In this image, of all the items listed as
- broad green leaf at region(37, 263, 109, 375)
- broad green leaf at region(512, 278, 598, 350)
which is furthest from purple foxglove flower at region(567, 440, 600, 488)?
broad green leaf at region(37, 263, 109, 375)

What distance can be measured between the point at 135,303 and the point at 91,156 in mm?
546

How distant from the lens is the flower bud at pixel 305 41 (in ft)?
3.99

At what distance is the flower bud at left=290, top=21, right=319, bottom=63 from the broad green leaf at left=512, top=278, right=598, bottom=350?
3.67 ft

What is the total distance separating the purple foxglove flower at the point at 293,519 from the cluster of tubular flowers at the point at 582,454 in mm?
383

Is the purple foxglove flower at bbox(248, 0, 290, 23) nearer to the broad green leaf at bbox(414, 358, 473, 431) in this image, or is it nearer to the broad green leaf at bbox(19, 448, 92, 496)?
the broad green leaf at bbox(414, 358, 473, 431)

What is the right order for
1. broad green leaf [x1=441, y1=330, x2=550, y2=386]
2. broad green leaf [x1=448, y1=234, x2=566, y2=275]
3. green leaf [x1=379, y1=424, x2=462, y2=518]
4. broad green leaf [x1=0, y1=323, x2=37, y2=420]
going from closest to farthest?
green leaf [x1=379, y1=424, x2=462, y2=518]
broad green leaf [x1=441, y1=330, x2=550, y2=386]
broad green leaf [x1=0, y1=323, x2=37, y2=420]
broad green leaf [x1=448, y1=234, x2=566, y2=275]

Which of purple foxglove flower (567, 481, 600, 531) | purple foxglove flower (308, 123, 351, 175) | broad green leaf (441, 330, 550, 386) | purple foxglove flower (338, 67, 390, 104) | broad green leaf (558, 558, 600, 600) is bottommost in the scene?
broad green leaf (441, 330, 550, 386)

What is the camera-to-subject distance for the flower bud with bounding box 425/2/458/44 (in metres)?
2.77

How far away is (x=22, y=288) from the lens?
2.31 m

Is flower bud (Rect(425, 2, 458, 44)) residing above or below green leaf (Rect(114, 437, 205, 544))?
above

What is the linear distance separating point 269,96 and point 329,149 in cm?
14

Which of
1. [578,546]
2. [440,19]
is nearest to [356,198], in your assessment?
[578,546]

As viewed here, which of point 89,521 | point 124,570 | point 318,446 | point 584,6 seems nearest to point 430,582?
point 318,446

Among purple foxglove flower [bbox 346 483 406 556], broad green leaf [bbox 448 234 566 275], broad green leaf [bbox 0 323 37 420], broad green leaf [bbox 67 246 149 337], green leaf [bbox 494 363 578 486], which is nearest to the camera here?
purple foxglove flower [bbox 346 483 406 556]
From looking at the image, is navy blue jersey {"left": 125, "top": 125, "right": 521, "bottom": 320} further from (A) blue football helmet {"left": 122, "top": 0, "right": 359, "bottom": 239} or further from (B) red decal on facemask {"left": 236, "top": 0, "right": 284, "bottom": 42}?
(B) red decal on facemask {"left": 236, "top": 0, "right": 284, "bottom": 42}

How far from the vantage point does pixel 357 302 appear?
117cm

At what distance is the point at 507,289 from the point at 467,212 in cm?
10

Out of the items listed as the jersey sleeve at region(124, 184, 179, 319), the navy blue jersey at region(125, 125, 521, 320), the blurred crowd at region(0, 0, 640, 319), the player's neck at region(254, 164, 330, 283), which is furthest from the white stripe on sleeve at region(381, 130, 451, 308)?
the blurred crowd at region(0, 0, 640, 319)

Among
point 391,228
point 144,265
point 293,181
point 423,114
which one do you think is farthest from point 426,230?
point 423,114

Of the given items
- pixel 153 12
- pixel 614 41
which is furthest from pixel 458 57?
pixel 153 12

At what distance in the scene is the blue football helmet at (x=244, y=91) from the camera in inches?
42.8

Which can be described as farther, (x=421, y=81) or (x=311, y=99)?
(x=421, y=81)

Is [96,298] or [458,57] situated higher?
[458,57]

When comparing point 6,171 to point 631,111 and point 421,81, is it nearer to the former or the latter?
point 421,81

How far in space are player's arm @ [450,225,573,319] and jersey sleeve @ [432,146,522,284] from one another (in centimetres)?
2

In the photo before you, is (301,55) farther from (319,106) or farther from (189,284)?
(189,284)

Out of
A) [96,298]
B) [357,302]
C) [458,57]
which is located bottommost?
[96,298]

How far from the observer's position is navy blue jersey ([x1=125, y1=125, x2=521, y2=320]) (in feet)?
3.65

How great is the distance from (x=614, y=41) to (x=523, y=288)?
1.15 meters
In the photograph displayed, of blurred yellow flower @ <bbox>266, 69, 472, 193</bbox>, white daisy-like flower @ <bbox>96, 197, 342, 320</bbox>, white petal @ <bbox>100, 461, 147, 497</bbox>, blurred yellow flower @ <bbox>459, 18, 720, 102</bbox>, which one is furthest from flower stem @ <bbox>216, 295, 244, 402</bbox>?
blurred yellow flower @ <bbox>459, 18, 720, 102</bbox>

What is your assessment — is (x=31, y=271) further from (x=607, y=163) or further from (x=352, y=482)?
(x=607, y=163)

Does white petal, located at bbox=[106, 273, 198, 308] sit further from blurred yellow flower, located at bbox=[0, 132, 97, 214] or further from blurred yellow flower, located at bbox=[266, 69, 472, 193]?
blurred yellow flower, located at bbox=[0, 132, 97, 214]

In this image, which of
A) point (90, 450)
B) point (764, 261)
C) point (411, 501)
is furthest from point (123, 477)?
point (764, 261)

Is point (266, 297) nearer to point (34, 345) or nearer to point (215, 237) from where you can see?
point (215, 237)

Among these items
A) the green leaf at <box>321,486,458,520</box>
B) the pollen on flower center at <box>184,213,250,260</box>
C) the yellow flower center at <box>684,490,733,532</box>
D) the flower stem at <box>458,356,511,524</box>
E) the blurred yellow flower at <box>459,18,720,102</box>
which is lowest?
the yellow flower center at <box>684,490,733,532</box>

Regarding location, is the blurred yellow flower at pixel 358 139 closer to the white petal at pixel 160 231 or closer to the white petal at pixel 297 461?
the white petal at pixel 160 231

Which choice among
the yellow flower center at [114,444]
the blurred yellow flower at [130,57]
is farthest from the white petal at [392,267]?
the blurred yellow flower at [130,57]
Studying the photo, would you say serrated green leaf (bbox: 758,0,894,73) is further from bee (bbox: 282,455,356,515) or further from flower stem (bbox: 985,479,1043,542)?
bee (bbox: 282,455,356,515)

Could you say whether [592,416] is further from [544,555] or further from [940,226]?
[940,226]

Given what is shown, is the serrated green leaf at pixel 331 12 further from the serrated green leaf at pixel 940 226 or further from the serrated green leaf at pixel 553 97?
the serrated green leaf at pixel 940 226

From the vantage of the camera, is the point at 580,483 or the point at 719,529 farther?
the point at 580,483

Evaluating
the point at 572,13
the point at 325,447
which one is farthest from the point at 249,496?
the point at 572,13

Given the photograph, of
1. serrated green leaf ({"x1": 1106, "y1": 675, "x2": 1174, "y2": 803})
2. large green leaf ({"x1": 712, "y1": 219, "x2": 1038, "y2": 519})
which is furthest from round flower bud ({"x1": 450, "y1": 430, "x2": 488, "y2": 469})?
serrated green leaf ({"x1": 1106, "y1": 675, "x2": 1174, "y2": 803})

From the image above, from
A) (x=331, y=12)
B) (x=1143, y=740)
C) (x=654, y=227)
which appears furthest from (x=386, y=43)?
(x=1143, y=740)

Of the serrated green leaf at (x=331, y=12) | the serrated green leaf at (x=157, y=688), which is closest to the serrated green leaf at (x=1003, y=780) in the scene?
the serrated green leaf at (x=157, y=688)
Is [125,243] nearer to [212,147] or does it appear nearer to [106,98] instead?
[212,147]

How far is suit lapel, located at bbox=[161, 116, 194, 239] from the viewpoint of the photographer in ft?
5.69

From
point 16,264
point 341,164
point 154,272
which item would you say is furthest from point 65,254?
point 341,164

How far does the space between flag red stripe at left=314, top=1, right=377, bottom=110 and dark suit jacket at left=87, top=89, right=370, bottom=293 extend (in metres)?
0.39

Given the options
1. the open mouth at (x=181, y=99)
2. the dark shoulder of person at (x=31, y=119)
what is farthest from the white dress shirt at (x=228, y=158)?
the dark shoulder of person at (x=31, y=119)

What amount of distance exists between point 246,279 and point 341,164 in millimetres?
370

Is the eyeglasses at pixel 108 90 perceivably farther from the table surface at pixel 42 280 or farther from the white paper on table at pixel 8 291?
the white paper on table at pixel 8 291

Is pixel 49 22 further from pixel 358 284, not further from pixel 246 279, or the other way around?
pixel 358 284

WHAT IS NEEDED>
Copy out the lines starting at the one containing "From the image above, from" and ending with the last line of the entries. Include nothing else.

EXERCISE RESULT>
From the image above, from
A) (x=331, y=12)
B) (x=1143, y=740)
C) (x=654, y=227)
which appears furthest from (x=386, y=43)?
(x=1143, y=740)

Of the serrated green leaf at (x=331, y=12) | the serrated green leaf at (x=157, y=688), which is closest to the serrated green leaf at (x=1003, y=780) in the scene?
the serrated green leaf at (x=157, y=688)
Is [125,243] nearer to [212,147] or does it appear nearer to [106,98] instead?
[212,147]

How far is suit lapel, located at bbox=[161, 116, 194, 239] from the viewpoint of the photographer in ft?
5.69

From
point 16,264
point 341,164
point 154,272
which item would you say is furthest from point 65,254?
point 341,164

How far does the space between flag red stripe at left=314, top=1, right=377, bottom=110 and dark suit jacket at left=87, top=89, right=370, bottom=293 extend (in metres)?
0.39

Given the options
1. the open mouth at (x=181, y=99)
2. the dark shoulder of person at (x=31, y=119)
what is farthest from the white dress shirt at (x=228, y=158)?
the dark shoulder of person at (x=31, y=119)

What amount of distance exists between point 246,279 and point 341,164 in millimetres?
370

Is the eyeglasses at pixel 108 90 perceivably farther from the table surface at pixel 42 280 or farther from the white paper on table at pixel 8 291?
the white paper on table at pixel 8 291

Is pixel 49 22 further from pixel 358 284, not further from pixel 246 279, or the other way around?
pixel 358 284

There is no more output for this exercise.